Walker, T., University of Wisconsin - Madison
Biomass pyrolysis like wood is a potential strategy for converting abundant, renewable resources into a liquid fuel and chemical precursor called bio-oil. In the absence of a catalyst or hydrogen co-feed, the resulting bio-oil typically contains up to 50wt% oxygen atoms, and is highly corrosive and thermally unstable; together, these qualities make non-catalytically-produced bio-oil unusable as a liquid fuel, and difficult to upgrade using conventional refining technologies. Catalysts such as zeolites or hydrodeoxygenation-active materials can be utilized to effect partial oxygen removal during the initial biomass conversion step via dehydration and/or hydrodeoxygenation reactions, resulting in bio-oils with improved properties that are more readily upgraded into finished products using conventional refinery infrastructure.
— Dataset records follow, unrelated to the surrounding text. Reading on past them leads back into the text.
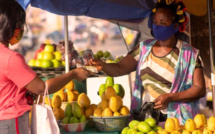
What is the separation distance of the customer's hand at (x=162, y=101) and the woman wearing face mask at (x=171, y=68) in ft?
0.04

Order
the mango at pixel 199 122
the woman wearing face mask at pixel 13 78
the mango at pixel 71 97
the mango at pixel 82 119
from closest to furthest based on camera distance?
the woman wearing face mask at pixel 13 78 < the mango at pixel 199 122 < the mango at pixel 82 119 < the mango at pixel 71 97

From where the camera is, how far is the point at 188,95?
3.52 metres

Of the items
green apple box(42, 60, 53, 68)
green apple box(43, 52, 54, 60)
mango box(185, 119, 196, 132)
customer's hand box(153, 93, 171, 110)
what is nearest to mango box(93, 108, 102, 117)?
customer's hand box(153, 93, 171, 110)

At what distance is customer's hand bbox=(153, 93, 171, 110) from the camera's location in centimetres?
340

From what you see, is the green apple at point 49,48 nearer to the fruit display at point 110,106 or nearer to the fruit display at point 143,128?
the fruit display at point 110,106

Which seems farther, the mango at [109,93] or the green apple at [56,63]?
the green apple at [56,63]

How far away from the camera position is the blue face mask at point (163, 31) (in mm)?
3543

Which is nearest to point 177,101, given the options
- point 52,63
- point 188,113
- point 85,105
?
point 188,113

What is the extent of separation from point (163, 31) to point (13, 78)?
1.56 metres

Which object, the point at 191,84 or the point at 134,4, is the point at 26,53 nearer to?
the point at 134,4

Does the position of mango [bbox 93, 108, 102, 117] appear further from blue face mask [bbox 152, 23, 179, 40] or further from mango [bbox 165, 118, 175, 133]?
blue face mask [bbox 152, 23, 179, 40]

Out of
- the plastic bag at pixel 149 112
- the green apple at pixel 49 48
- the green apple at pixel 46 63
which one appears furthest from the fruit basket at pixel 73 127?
the green apple at pixel 49 48

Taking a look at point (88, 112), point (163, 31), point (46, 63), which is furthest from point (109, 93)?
point (46, 63)

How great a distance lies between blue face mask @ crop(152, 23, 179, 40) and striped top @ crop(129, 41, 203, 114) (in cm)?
14
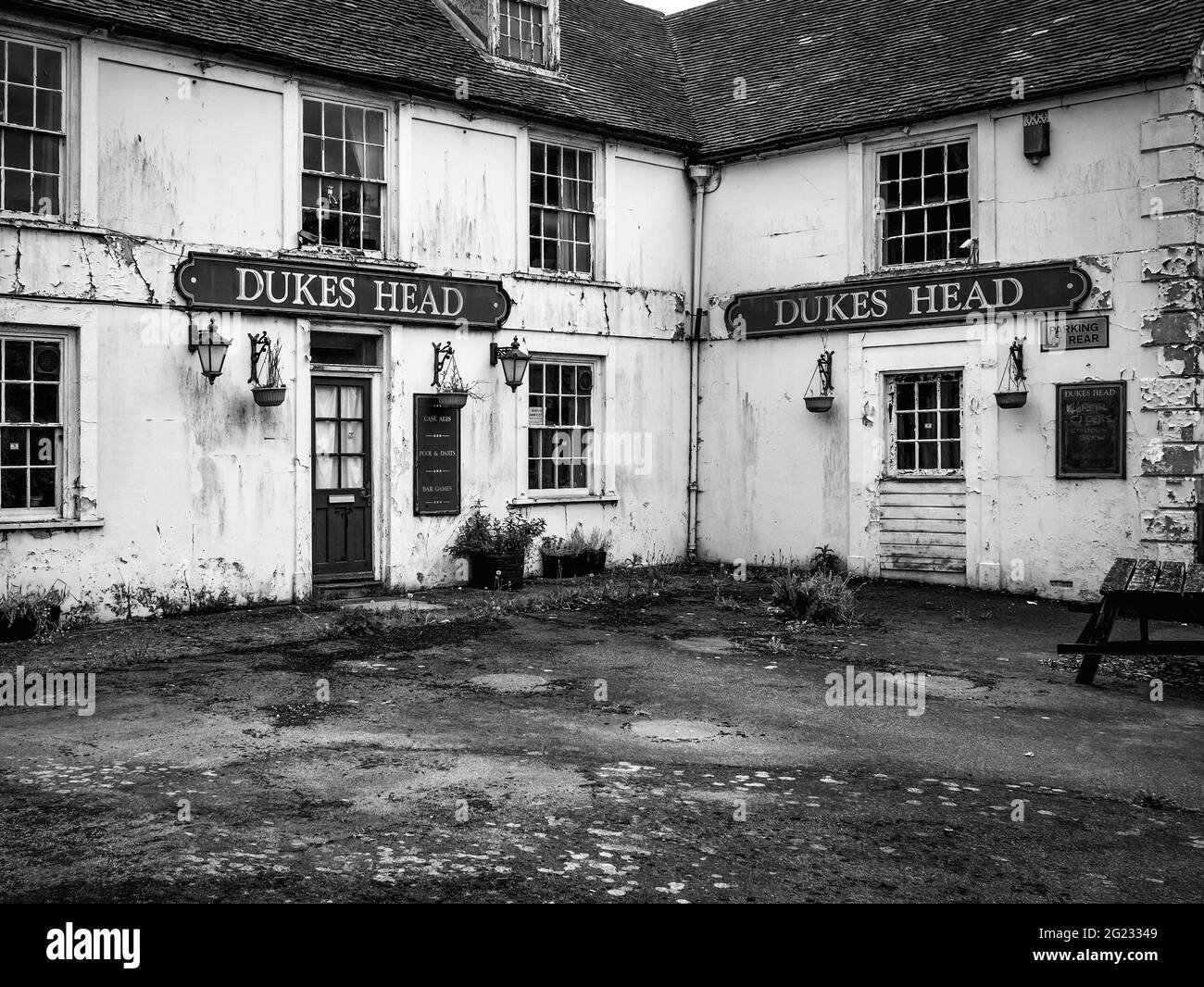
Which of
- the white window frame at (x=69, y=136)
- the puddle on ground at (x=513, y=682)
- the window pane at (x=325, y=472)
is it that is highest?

However, alkali and alkaline earth metal contaminants entrained in natural biomass resources quickly deactivate conventional catalysts; this dynamic has prevented catalytic biomass pyrolysis technologies from being meaningfully scaled-up. In this work, we report a novel series of catalyst formulations comprising dealuminated zeolites decorated with transition-metal phosphides. The dealuminated zeolites contain silanol nests which retain partial Bronsted acidity vs. their parent aluminosilicates, so that acid-catalyzed dehydration reactions of the oxygenated biomass molecules are still enabled, though entrained alkali and alkaline earth metal poisons are bound to Bronsted sites more weakly. The transition metal phosphide sites, together with a hydrogen co-feed, facilitate further deoxygenation of the biomass-derived molecules via hydrodeoxygenation reactions. Importantly, the dealuminated zeolites and transition metal phosphides are hydrothermally stable at low pH, allowing for regeneration of the catalysts via leaching of the basic metal poisons in concentrated nitric acid. Together, these characteristics represent a new family of biomass conversion catalysts which resist deactivation by the high concentrations (~ wt%) of catalyst poisons entrained in biomass, while allowing for regeneration of reuse of the catalysts and the recovery of valuable biomass nutrients in the form of metal nitrate fertilizers.